In total, all that archiving has saved ECU eight terabytes of production storage.
Is EMC Right for You?
Asked why he was so bullish on EMC, Zimmer pointed to EMC's solutions: "They're very cost-effective, and have the tools and the performance that we needed." Zimmer also liked the customer service and tech support he received from EMC.
"Their support was what really pushed it over the edge, because when you do run into an issue, they'll send down all their team members to get it fixed for you," said Zimmer. "That was really the most important thing for us. And it's the same with Dell and Symantec, our other two strong partners," who were closely involved in ECU's storage infrastructure project.

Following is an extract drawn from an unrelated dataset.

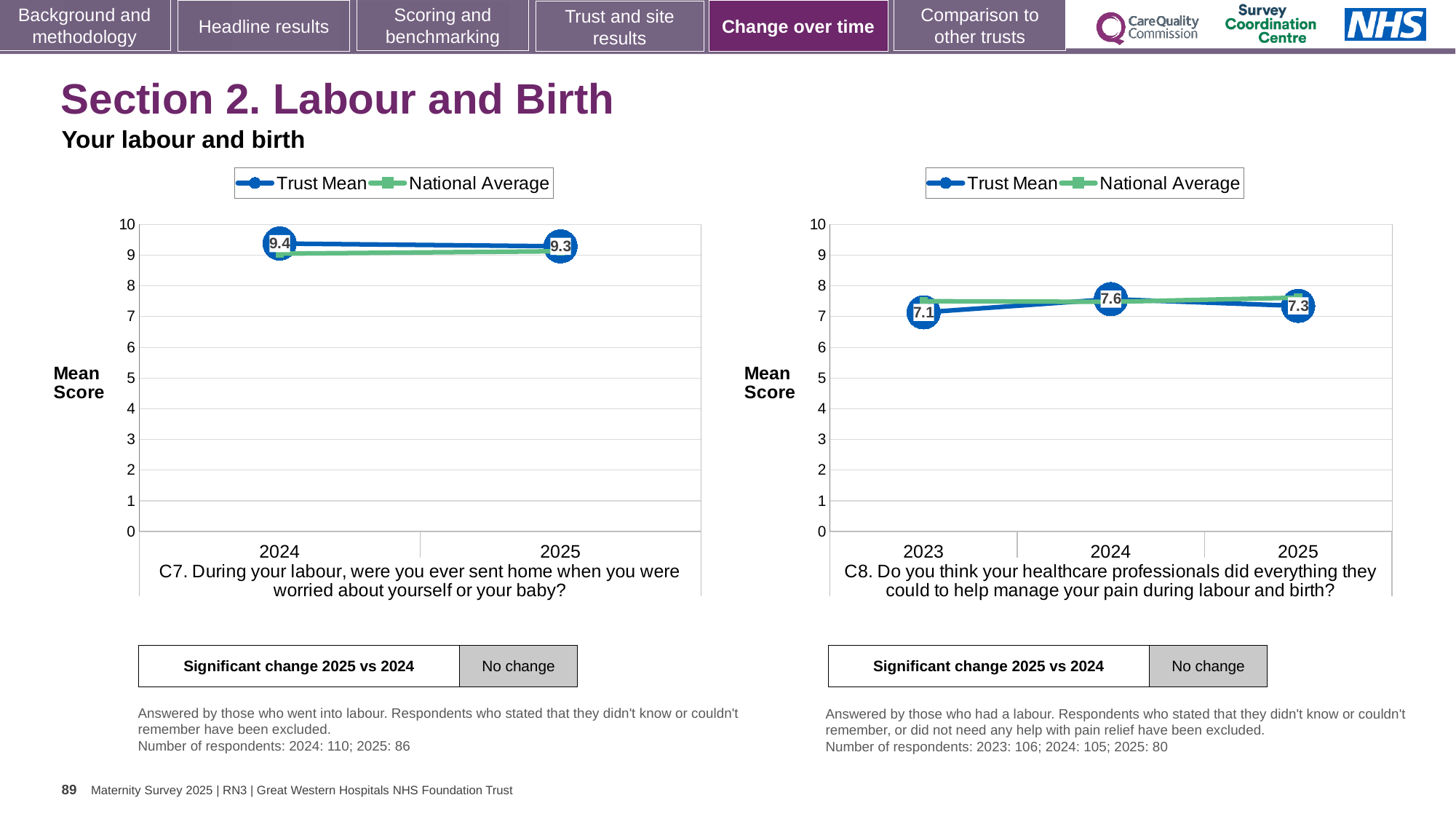
In the C8 chart (right), is the National Average for 2023 greater or less than 7? greater How many years are shown on the x axis of the C8 chart (right)? 3 In the C8 chart (right), what is the Trust Mean for 2023? 7.1 In the C8 chart (right), what is the Trust Mean for 2024? 7.6 In the C7 chart (left), what is the Trust Mean for 2025? 9.3 In the C8 chart (right), which year has the highest Trust Mean? 2024 How many series does the legend of the C7 chart (left) list? 2 What kind of chart is the C8 chart (right)? Line chart In the C8 chart (right), which year has the lowest Trust Mean? 2023 In the C7 chart (left), what is the Trust Mean for 2024? 9.4 In the C7 chart (left), what is the difference between the Trust Mean for 2024 and 2025? 0.1 In the C8 chart (right), what is the difference between the Trust Mean for 2024 and 2023? 0.5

"If we run into an issue, they don't point fingers at each other," he said. "They just get together and help us get the problem resolved. That makes a big difference when you're sitting there at three o'clock in the morning trying to get something fixed."
As for whether ECU's storage solutions are right for every university or organization facing similar data storage issues, Zimmer recommended having "a bunch of vendors come in and give you their pitch," and then seeing if they are interested in truly developing a long-term partnership or relationship with you or just selling you a bunch of stuff.
The important thing, he said, is not that you are "getting the lowest-priced product, but that you're getting something that meets your needs, with the tools that you need to make it effective and efficient" and really good tech support.
"There's a lot of stuff out there that would have been less expensive for us," said Zimmer. "But if it doesn't give you the tools to manage it effectively every day, you're going to be spending a bunch of time doing things that you could have been doing more quickly and more efficiently and not being able to advance your organization."